Ci furono vittime tra i civili?
“Diverse centinaia, nonostante a parole quella fosse una guerra, mai dichiarata, dell’esercito piemontese sceso al sud per liberare gli italiani da oppressori stranieri. Gaeta fu rasa al suolo, distrutta. Tanti civili morirono sotto le bombe. I danni furono ingenti: un’economia distrutta, una città snaturata mai risarcita dai vincitori. E poi si verificò un paradosso”.
 
Quale?
“L’assedio costò all’esercito piemontese 25 milioni di lire. Quei soldi furono poi inseriti tra i debiti del bilancio italiano, che all’alba dell’unità ammontavano già a 500 milioni. Morale della favola: gli abitanti di Gaeta, diventati cittadini italiani, pagarono le tasse per risanare debiti contratti anche per le bombe lanciate contro di loro”.
 
Un Risorgimento inedito nelle sue pagine?

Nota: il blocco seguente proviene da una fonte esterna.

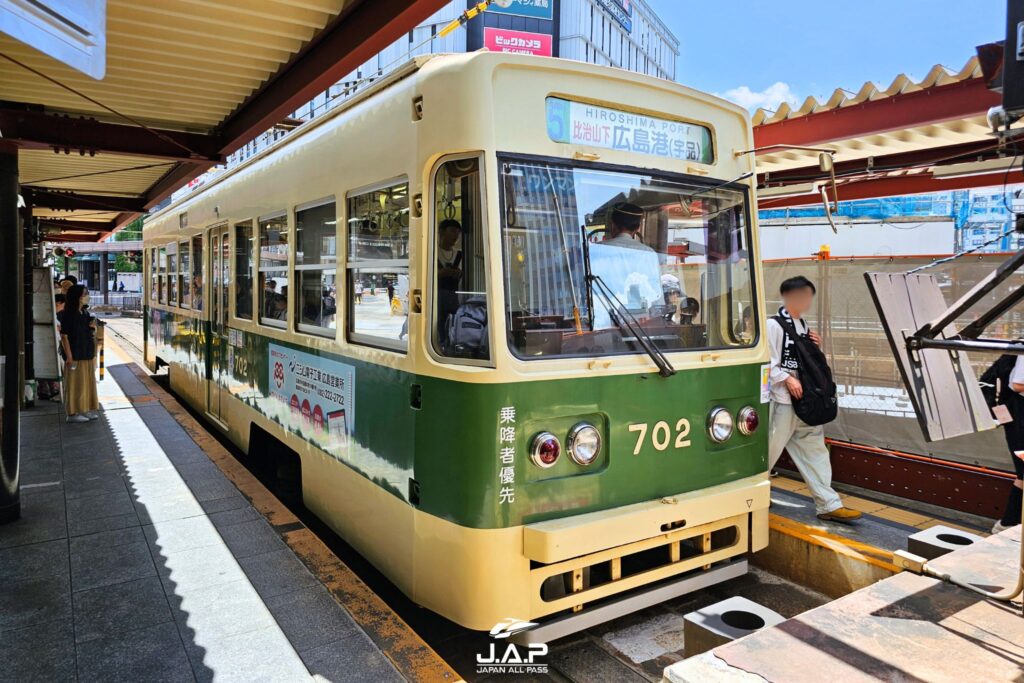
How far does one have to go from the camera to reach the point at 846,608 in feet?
9.30

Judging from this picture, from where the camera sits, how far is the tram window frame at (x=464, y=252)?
3.12m

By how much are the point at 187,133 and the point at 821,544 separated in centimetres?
605

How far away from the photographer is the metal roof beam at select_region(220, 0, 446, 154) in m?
3.76

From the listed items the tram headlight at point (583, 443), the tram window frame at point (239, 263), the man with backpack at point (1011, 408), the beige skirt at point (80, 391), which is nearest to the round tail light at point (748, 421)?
the tram headlight at point (583, 443)

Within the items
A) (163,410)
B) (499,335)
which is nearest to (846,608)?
(499,335)

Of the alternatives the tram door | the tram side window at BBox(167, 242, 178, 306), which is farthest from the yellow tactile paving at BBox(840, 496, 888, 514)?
the tram side window at BBox(167, 242, 178, 306)

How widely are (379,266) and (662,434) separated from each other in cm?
168

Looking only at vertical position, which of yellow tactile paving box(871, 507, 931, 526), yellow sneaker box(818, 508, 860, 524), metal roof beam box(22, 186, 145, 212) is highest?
metal roof beam box(22, 186, 145, 212)

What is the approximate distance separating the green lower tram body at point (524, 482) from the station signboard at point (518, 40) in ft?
159

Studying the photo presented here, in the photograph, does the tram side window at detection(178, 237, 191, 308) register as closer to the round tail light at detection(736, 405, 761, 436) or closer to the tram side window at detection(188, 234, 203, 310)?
the tram side window at detection(188, 234, 203, 310)

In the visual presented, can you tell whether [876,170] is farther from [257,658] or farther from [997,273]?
[257,658]

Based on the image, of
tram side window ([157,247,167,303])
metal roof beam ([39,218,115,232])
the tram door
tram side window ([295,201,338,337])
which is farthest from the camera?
metal roof beam ([39,218,115,232])

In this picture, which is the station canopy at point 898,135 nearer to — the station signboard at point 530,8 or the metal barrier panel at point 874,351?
the metal barrier panel at point 874,351

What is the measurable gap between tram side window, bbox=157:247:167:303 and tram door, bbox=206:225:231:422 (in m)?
3.29
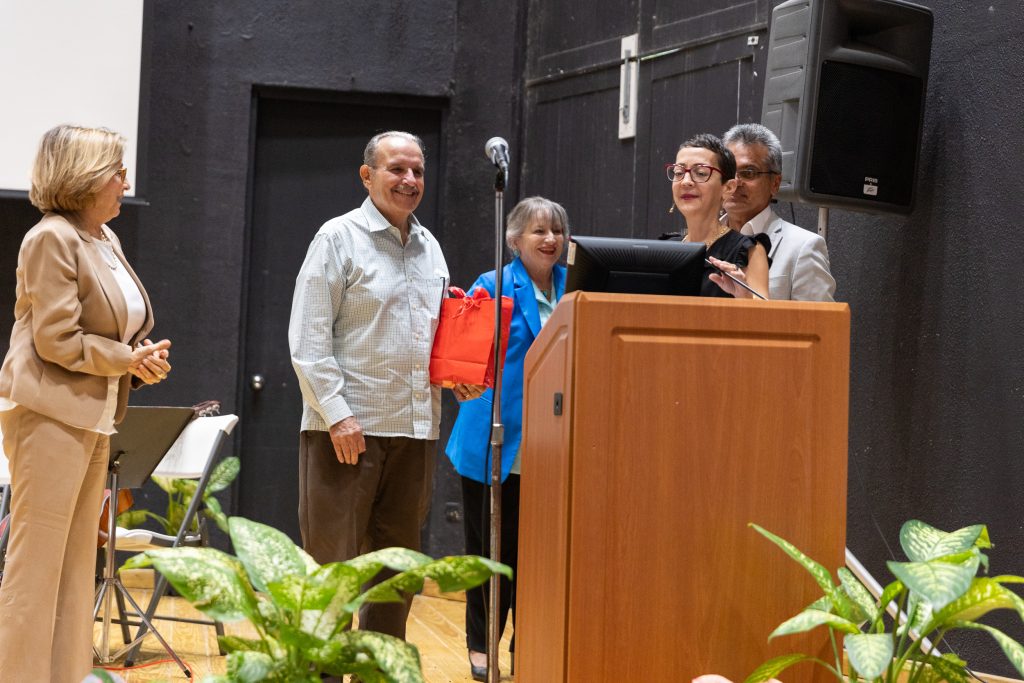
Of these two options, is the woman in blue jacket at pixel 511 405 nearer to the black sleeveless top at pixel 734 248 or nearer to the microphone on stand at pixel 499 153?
the microphone on stand at pixel 499 153

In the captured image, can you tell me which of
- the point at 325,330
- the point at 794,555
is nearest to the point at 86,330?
the point at 325,330

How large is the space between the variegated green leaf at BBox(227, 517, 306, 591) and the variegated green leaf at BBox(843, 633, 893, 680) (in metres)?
0.80

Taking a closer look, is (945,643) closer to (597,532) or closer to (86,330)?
(597,532)

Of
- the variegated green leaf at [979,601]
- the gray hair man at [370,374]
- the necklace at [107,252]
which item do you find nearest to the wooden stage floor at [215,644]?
the gray hair man at [370,374]

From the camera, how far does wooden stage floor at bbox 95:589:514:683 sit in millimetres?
3885

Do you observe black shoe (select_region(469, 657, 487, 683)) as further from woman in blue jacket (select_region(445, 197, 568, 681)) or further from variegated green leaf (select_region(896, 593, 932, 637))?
variegated green leaf (select_region(896, 593, 932, 637))

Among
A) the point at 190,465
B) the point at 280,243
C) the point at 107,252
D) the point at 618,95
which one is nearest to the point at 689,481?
Answer: the point at 107,252

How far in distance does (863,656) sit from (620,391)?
62 centimetres

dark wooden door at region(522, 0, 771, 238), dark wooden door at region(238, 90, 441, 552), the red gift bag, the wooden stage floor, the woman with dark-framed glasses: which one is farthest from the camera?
dark wooden door at region(238, 90, 441, 552)

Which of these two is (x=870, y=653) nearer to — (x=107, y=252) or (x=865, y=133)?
(x=107, y=252)

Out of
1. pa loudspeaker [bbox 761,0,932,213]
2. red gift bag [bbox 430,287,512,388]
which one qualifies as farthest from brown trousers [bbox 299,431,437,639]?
pa loudspeaker [bbox 761,0,932,213]

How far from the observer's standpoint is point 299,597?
5.18 ft

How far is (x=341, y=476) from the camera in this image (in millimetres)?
3404

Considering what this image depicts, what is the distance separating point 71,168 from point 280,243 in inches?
115
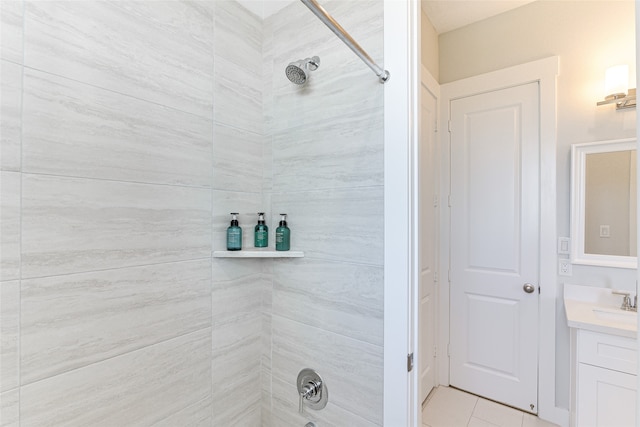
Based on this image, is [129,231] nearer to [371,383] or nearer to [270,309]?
[270,309]

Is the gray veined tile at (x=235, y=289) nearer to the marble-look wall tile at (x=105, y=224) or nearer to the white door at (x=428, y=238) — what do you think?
the marble-look wall tile at (x=105, y=224)

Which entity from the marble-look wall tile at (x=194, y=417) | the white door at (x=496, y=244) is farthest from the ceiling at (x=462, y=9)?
the marble-look wall tile at (x=194, y=417)

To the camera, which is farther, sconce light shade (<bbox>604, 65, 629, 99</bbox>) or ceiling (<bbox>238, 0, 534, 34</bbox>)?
ceiling (<bbox>238, 0, 534, 34</bbox>)

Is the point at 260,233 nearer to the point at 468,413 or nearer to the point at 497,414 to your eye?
the point at 468,413

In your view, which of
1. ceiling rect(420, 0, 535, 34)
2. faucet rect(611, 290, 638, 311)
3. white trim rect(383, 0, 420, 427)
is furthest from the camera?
ceiling rect(420, 0, 535, 34)

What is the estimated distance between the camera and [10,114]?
70 centimetres

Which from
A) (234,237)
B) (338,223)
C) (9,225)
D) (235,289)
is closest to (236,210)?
(234,237)

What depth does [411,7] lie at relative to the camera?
929 mm

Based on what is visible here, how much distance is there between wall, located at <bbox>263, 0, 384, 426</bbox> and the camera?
3.25 ft

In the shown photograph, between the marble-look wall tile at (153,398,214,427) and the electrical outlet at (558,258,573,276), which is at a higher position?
the electrical outlet at (558,258,573,276)

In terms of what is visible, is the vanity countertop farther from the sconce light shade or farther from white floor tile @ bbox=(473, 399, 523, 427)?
the sconce light shade

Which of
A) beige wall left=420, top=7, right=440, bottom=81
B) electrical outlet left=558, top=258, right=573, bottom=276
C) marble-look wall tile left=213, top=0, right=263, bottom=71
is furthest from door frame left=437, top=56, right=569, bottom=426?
marble-look wall tile left=213, top=0, right=263, bottom=71

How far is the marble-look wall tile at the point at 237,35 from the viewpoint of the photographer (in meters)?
1.13

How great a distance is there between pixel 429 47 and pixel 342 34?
175cm
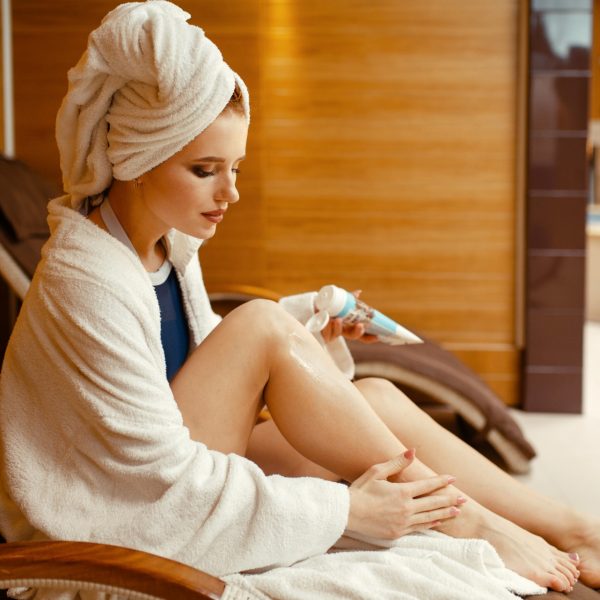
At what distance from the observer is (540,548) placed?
154 cm

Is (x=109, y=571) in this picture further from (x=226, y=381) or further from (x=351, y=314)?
(x=351, y=314)

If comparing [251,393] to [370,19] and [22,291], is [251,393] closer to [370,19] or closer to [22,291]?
[22,291]

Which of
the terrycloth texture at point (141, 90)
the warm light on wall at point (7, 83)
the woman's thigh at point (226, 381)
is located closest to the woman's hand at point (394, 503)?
the woman's thigh at point (226, 381)

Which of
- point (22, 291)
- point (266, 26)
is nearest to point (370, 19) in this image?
point (266, 26)

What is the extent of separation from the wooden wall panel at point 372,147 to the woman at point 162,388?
7.81 ft

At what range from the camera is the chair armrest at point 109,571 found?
3.62 feet

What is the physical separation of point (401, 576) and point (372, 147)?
273 centimetres

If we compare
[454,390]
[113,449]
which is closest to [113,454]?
[113,449]

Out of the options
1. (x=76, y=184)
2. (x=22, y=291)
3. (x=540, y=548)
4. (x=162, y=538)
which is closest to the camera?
(x=162, y=538)

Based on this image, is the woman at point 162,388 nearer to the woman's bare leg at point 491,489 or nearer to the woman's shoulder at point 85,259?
the woman's shoulder at point 85,259

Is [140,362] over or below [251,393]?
over

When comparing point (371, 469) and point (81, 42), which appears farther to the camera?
point (81, 42)

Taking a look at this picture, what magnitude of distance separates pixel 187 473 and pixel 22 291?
1682mm

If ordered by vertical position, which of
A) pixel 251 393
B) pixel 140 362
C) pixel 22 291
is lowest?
pixel 22 291
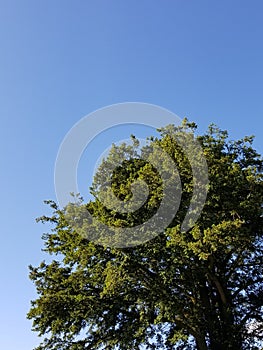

“Sì, come racconto da anni nei miei libri. Una storia poco scolastica e celebrativa, ma rigorosamente documentata su un’unità nata male. Le mie ricerche sull’eccidio di Pontelandolfo dell’agosto 1861 sono ormai citate da tanti autori, in quella cittadina in provincia di Benevento all’inizio dello scorso agosto ho ricevuto il premio Landolfo d’oro per i documenti scovati su quella triste pagina unitaria”.
 
Che scelta stilistica ha adottato?
“Come sempre, ho tentato di coniugare uno stile narrativo, con il rigore di documenti. Ci sono note, bibliografie, appendici documentarie, ma il racconto non è pedante, né accademico. Una scelta mista, per poter risultare godibile alla lettura senza dimenticare il rigore e la credibilità che possono dare le fonti citate”.
 
Dove presenterà il libro?
“Ho in calendario una serie di appuntamenti. Il primo sarà alla Fnac di Napoli. Poi, il 6 novembre, sarò a Gaeta su invito dell’amministrazione comunale”.